Good afternoon, and thank you for inviting me to speak to the amendment to section 33.1 of the Criminal Code.
My main point is that the defence of extreme intoxication will be invoked most frequently for crimes of male violence against women, with consequential effects for the reporting, policing, and prosecution of these crimes. If you examine the evidence in Brown and Chan, as examples, you will see that the new law will be largely incapable of limiting the extreme intoxication defence.
In the 12 months between the release of the Daviault decision and the enactment of the original section 33.1, the defence was advanced at least 30 times in reported cases, and they represent the tip of the iceberg. Almost half, 12 of these cases, involved clear violence against women: six sexual assaults, five spousal assaults, and the murder of a woman in the sex trade. Another two involved attacks on women. One man brutally beat his mother, and another attacked a woman in a nightclub. The majority of these claims were rejected for want of proof, but of the six cases where the defence succeeded, four were spousal assault cases.
Advocates on behalf of women who experience men’s violence readily understood that the extreme intoxication defence seamlessly colludes with narratives around violence against women that suggest that it is never men’s fault, but rather women’s fault, or somehow an agentless crime that is simply an inevitable feature of life.
Had section 33.1 not been enacted in 1995, we might have seen at least 30 reported cases a year of attempts to use this defence, and over 26 years, that would have been a minimum of 780 cases. The original section 33.1 put a near halt to this defence, but, even so, in that 26-year period, we found 86 cases where section 33.1 was mentioned, either to consider its constitutionality, or at least as one reason for rejecting an intoxication defence.
While one author reports that only four could have succeeded, because most failed the Daviault proof standard, that doesn't account for the fact that section 33.1 barred the defence, such that lawyers could hardly have been expected to invest in the resources required to both launch a constitutional challenge and substantiate the defence with expert evidence.

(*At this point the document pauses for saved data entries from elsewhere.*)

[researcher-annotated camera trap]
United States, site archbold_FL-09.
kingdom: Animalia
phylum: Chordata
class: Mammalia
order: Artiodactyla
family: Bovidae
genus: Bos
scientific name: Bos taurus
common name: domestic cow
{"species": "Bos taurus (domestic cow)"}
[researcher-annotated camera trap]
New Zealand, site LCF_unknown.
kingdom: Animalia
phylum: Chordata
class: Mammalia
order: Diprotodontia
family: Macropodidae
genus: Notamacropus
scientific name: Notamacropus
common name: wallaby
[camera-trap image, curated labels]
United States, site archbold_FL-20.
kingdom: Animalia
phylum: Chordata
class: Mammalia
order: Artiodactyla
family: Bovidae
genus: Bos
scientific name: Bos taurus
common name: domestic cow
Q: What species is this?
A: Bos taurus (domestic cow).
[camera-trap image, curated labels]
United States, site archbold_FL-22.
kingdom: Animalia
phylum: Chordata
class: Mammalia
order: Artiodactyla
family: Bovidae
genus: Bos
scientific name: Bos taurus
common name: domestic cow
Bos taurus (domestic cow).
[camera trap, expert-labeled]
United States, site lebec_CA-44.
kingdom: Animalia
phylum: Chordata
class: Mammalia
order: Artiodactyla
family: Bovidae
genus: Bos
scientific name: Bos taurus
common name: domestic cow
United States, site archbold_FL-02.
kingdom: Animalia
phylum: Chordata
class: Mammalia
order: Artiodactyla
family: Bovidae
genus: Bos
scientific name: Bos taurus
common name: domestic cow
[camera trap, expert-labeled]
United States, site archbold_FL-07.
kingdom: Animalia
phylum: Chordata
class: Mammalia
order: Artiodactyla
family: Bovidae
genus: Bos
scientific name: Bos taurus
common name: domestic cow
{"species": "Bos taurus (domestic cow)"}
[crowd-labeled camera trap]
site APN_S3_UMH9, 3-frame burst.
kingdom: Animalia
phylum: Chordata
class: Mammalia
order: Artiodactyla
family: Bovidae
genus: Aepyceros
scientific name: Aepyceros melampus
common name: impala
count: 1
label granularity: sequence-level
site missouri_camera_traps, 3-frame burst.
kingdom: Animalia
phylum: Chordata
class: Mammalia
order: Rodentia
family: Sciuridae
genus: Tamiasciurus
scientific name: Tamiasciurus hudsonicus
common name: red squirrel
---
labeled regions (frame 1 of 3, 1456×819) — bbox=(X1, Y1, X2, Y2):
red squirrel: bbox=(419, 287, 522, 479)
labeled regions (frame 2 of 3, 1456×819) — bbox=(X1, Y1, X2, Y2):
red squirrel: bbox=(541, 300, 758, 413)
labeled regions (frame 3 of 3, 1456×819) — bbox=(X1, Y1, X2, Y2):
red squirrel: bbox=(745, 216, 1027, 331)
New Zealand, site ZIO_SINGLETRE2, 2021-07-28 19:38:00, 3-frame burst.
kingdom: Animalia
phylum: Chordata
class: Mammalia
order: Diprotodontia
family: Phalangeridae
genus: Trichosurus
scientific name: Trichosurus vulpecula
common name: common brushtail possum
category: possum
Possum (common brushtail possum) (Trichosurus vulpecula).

Of the 86 cases, 35 involved sexual assault, and another five involved men who attacked their current or former partners. Beyond those 40 cases of clear violence against women, there were another 23 cases where women were victimized, either as the sole target of the accused's violence, or as another victim in addition to male victims. Altogether, 63 of 86 cases involved female victims. Of the perpetrators, 80 were men and six were women. These numbers bear up even in the three cases before the Supreme Court of Canada in Brown, Sullivan, and Chan: three male perpetrators, three female victims, and one male victim.
Although we cannot predict how often the extreme intoxication defence will succeed, the harms to women extend to men’s attempts to invoke this defence. There's a serious risk that women will be deterred from reporting these crimes where perpetrators are intoxicated, because they will not be in a position to assess whether an extremely out-of-it perpetrator can be held accountable.
Further, the trauma caused to complainants by lengthened trials based on the extreme intoxication defence being advanced, the resulting diminished confidence of women in the justice system, as well as the wasted judicial and Crown resources, all must be considered as negative implications of this now unleashed defence.
Police and prosecutors will need to account for the extreme intoxication defence in their charging and prosecutorial decisions. It may also have an impact on cases involving lower levels of intoxication. Of course, currently, anything short of extreme intoxication is no defence to crimes of general intent, like sexual assault and manslaughter, but when the Crown or police are deciding whether to lay charges, they do not know exactly how intoxicated the accused was. They may not have solid evidence about whether that intoxication crossed the line to extreme intoxication. That evidence is uniquely in the hands of the accused. The Crown has no access to it unless they were able to test his blood immediately after the occurrence, which is rare.
They know that these trials are going to require expert evidence and be resource-intensive. This could lead to charges not being laid where a high level of intoxication is involved, particularly in provinces like B.C., where the charge approval standard is substantial likelihood of conviction.
In turn, we will have no way to track the impact of the extreme intoxication defence on crimes of violence against women.